In [None]:
# Run if using on google collab, change path accordingly
from google.colab import drive
drive.mount('/content/drive', force_remount=True)
path = '/content/drive/MyDrive/[02] School/[01] University/[02] Bachelor\'s Year 2/[02] Spring Semester/[04] Machine Learning/Colab Notebooks/ML - LGI/mlproj/'

In [12]:
# run if running locally
path = ''

In [18]:
import numpy as np
import pandas as pd
import matplotlib.pyplot as plt
import seaborn as sns
from sklearn.preprocessing import MinMaxScaler, LabelEncoder
import multiprocessing

cpuc = multiprocessing.cpu_count()-1

#setting seaborn visual style in plt
sns.set_theme()

# Integration & Exploration

In [15]:
dataDF: pd.DataFrame = pd.read_excel(path + 'data/Descriptive_Data.xlsx').set_index('Userid')
print(f"Duplicaded: {dataDF.duplicated().sum()}\nMissing: {dataDF.isna().sum().sum()}\nNon-Registered (empty): {(dataDF["Registered"] != "Yes").sum()}")

Duplicaded: 1647
Missing: 12475
Non-Registered (empty): 100


In [None]:
# import the data and drop remove useless stuff
dataDF: pd.DataFrame = dataDF.drop('Observations', axis=1).drop_duplicates()
dfSuccess: pd.DataFrame = pd.read_excel(path+'data/Descriptive_Data.xlsx',sheet_name=1).set_index('Userid').set_index('Userid').drop(['Registered', 'Observations'], axis=1)

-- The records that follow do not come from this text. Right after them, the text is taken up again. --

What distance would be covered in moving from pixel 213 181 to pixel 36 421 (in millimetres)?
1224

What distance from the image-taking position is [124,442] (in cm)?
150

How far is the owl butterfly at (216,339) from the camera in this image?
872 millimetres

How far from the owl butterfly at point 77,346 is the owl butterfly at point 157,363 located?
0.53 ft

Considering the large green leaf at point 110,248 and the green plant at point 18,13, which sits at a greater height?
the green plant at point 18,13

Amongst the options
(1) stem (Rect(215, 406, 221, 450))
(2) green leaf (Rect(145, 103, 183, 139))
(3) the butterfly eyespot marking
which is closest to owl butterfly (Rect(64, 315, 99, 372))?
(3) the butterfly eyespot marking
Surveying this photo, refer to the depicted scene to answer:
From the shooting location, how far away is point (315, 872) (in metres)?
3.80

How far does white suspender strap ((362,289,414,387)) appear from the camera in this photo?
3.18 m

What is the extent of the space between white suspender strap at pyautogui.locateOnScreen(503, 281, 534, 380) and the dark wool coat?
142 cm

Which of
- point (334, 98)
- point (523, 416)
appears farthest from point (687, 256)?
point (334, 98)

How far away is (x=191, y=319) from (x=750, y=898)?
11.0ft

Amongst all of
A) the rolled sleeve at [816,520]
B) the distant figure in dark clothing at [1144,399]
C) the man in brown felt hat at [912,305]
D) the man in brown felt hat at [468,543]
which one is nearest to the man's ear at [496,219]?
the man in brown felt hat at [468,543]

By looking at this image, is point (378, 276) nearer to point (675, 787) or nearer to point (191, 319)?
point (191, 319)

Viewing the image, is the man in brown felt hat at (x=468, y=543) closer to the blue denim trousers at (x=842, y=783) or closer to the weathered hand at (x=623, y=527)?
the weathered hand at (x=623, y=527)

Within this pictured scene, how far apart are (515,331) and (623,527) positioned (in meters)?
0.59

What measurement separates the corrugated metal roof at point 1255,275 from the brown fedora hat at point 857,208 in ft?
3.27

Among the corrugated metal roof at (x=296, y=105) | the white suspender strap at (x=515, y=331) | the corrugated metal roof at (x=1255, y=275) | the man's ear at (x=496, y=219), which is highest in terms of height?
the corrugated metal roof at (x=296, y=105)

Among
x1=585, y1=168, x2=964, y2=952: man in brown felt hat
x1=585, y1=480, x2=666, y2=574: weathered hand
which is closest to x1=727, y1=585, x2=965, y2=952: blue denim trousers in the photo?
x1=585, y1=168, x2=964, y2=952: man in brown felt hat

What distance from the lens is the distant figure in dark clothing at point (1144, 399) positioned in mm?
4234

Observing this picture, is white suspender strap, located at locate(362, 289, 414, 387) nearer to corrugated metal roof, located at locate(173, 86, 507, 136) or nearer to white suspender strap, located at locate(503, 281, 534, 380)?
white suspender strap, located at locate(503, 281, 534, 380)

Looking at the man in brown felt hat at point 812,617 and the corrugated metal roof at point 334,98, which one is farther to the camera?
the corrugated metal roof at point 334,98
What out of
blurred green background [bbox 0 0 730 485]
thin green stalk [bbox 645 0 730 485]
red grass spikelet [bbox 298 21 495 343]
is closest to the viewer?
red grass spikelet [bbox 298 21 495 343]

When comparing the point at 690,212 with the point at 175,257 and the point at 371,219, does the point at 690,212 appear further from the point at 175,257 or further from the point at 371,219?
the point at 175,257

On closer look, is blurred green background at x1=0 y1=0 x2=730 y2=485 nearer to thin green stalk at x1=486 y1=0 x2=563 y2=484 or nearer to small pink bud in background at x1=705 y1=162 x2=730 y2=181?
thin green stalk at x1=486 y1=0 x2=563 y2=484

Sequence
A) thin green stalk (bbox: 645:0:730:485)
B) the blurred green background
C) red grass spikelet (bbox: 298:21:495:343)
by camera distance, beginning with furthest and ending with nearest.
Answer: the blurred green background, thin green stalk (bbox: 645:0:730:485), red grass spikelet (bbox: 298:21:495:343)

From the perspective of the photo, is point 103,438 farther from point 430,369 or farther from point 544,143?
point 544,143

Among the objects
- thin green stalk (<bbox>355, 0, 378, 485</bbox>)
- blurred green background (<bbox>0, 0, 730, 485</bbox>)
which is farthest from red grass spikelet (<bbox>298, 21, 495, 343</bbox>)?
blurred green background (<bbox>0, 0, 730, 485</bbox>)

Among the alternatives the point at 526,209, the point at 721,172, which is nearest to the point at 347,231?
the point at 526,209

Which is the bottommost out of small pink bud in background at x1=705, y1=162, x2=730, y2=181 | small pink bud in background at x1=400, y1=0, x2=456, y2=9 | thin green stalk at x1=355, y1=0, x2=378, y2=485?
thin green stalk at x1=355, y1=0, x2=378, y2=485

dataDF = dataDF[dataDF['Registered'] == 'Yes']
dataDF = dataDF.drop('Registered', axis=1)

In [None]:
metricFeatures: list[str] = ['Application order','Previous qualification score','Entry score','Age at enrollment','N units credited 1st period',
       'N units taken 1st period', 'N scored units 1st period',
       'N units approved 1st period', 'Average grade 1st period',
       'N unscored units 1st period', 'N units credited 2nd period',
       'N units taken 2nd period', 'N scored units 2nd period',
       'N units approved 2nd period', 'Average grade 2nd period',
       'N unscored units 2nd period','Social Popularity']
categoricalFeatures: list[str] =  ['Application mode','Marital status','Course','Previous qualification','Nationality',"Mother's qualification",
       "Father's qualification","Mother's occupation","Father's occupation"]
boolFeatures: list[str] = ['Morning shift participation','Displaced','Special needs','Debtor','Regularized Fees','Gender_Male','External Funding','International']

In [None]:
dataDF[metricFeatures].describe()

In [None]:
for variable in categoricalFeatures:
  print(dataDF[variable].value_counts())

In [None]:
for i, col in enumerate(metricFeatures):
  plt.figure(i)
  sns.boxplot(x=col, data=dataDF)

# Preprocessing

In [None]:
def fillNa(data: pd.DataFrame) -> pd.DataFrame:
    """Fill missing values

    Args:
        data (`pd.DataFrame`): Dataframe to be treated

    Returns:
        `pd.DataFrame`: Treated dataframe
    """    

    # on all of these features, if a value were to be different than 0, then it would not be missing, eg units approved, if the student approved, the value wouldn't be missing
    ifNaThen0: tuple[str,...] = (
        "N units credited 1st period",
        "N unscored units 1st period",
        "N scored units 1st period",
        "N units credited 2nd period",
        "N unscored units 2nd period",
        "N scored units 2nd period"
    )

    # these features are filled differently, basically incoherence checking, but filling the Na on 'N units approved 1st/2nd period' is needed beforehand, more info below
    checkAfterVars: list[list[str,str]] = [
        ["N units taken 1st period", "N scored units 1st period"],
        ["N units taken 2nd period", "N scored units 2nd period"]
    ]

    for var in metricFeatures:
        if var == (checkAfterVars[0][0] or checkAfterVars[1][0]): 
            continue # skip current iteration
        if var in ifNaThen0:
            data[var] = data[var].fillna(0) # fill the ifNaThen0 vars with well, 0s
        else:    
            data[var] = data[var].fillna(data[var].median()) # fill everything else with the median of the values of the feature

    # here we use the n units taken features we skipped earlier, a student has to have taken at least the same number of courses as the number of courses they passed
    for varList in checkAfterVars:
        # search for Na values on N units taken and replace by the equivalent value on N units approved
        data.loc[data[varList[0]].isna(), varList[0]] = data[varList[1]]
        # search for values on N units taken that are smaller than the equivalent on N units approved, replace by the equivalent value on N units approved
        data.loc[data[varList[0]] < data[varList[1]], varList[0]] = data[varList[1]]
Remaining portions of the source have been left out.